Lilia Lara, a Tijuana resident, displays the U.S. and Mexican flags ahead of a rally Saturday by Mexican President Andres Lopez Obrador in Tijuana, Mexico.

President Donald Trump is trying to put a happy face on the overwhelming embarrassment he suffered last week in Congress. While he attended D-Day anniversary ceremonies abroad, Republican leaders on Capitol Hill were delivering a resounding rejection of his plan to impose escalating tariffs on imports from Mexico.

The tariff threat was a dud from the start, and the unusually outspoken GOP opposition made clear that if the White House proceeded, it would be legislatively rebuffed. Trump did what he usually does to protect his fragile ego: He declared victory, then unleashed a Twitter storm against his critics.

The most pronounced rejection came from Texas Sens. John Cornyn and Ted Cruz, two Republicans who have long preferred stoic silence to public criticism of Trump. On Mexico, however, they could no longer stay quiet. Mexico accounts for 35 percent of Texas’ exports, worth $110 billion, and $27 billion of the state’s imports.

“We’re holding a gun to our own heads by doing this,” Cornyn stated last week.

“I will yield to nobody in passion and seriousness and commitment for securing the border,” Cruz told reporters. “But there’s no reason for Texas farmers and ranchers and manufacturers and small businesses to pay the price of massive new taxes.” Cruz was referring to the fact that tariffs wouldn’t have been paid by Mexico but rather by U.S. importers, which ultimately pass those expenses to consumers in the form of

higher prices.

Trump’s tariffs were never clearly defined. He failed to state how they would be implemented and what specific actions Mexico had to undertake to avoid them. Free trade between the two countries involves complex manufacturing scenarios requiring that unfinished manufactured goods contain components and labor inputs from both sides of the border. Some goods, such as cars and apparel, can go back and forth multiple times across the border before they are finished. Manufacturers scrambled to calculate the astronomical tariffs that could have resulted.

The U.S. Chamber of Commerce’s Myron Brilliant argued Monday on CNBC that the policy would have harmed the U.S. economy and created global uncertainty among U.S. trading partners.

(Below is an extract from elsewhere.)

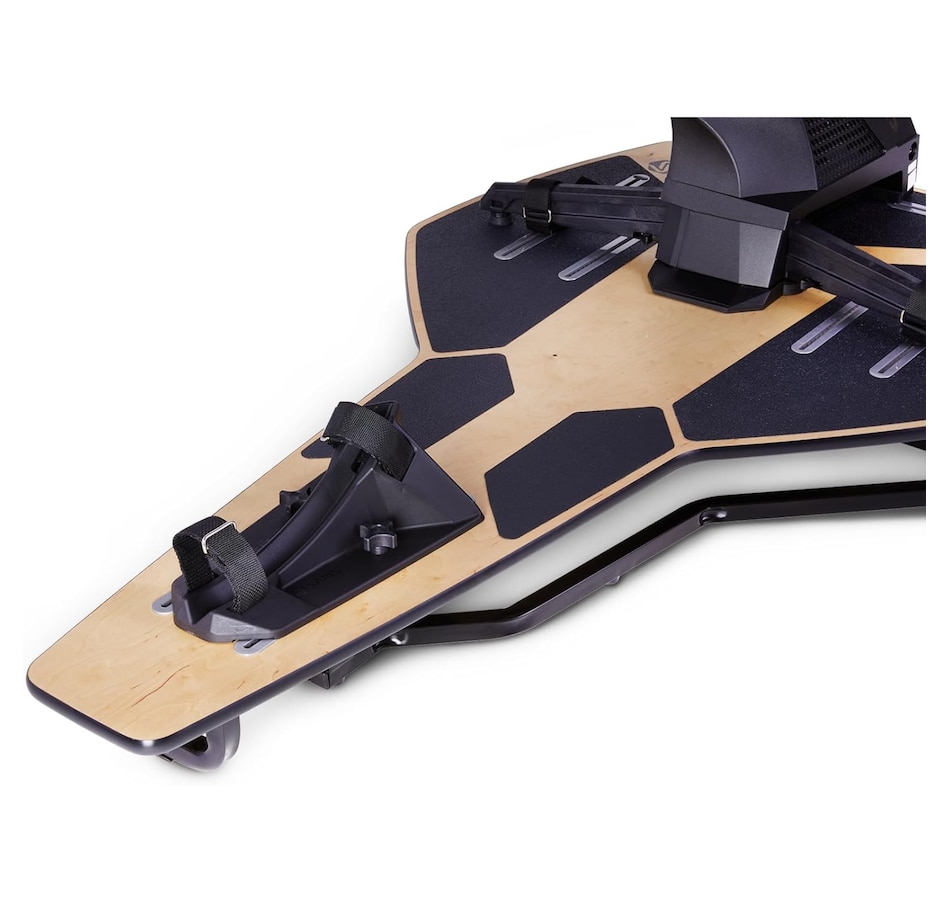 Image 891198_ALTMORE5.jpg, Product 891-198 / Price $1,234.99, Saris MP1 Nfinity Motion Bike Trainer Exercise Stand/Platform, Brown Stand Bike Indoor from Saris on TSC.ca's Health & Fitness department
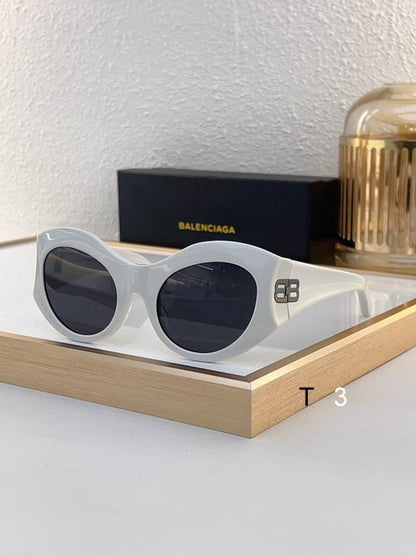 Top Quality Balanciaga Inspired AA+ Quality Sun Glasses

Trump happened to be watching the show and phoned in to respond, “If we didn’t have (the threat of) tariffs, we wouldn’t have made a deal with Mexico. We got everything we wanted” in terms of winning unspecified pledges from Mexico to slow the flow of northbound immigrants.

In fact, Mexico made those pledges before the tariff threats and had already begun deploying troops along its southern border with Guatemala. It also had introduced job-creation programs and other measures to encourage migrants to stay in Mexico.

Trump’s victory campaign rings as hollow as his threats against Mexico, sending a sad message to the world that a paper tiger, rather than a president, occupies the White House.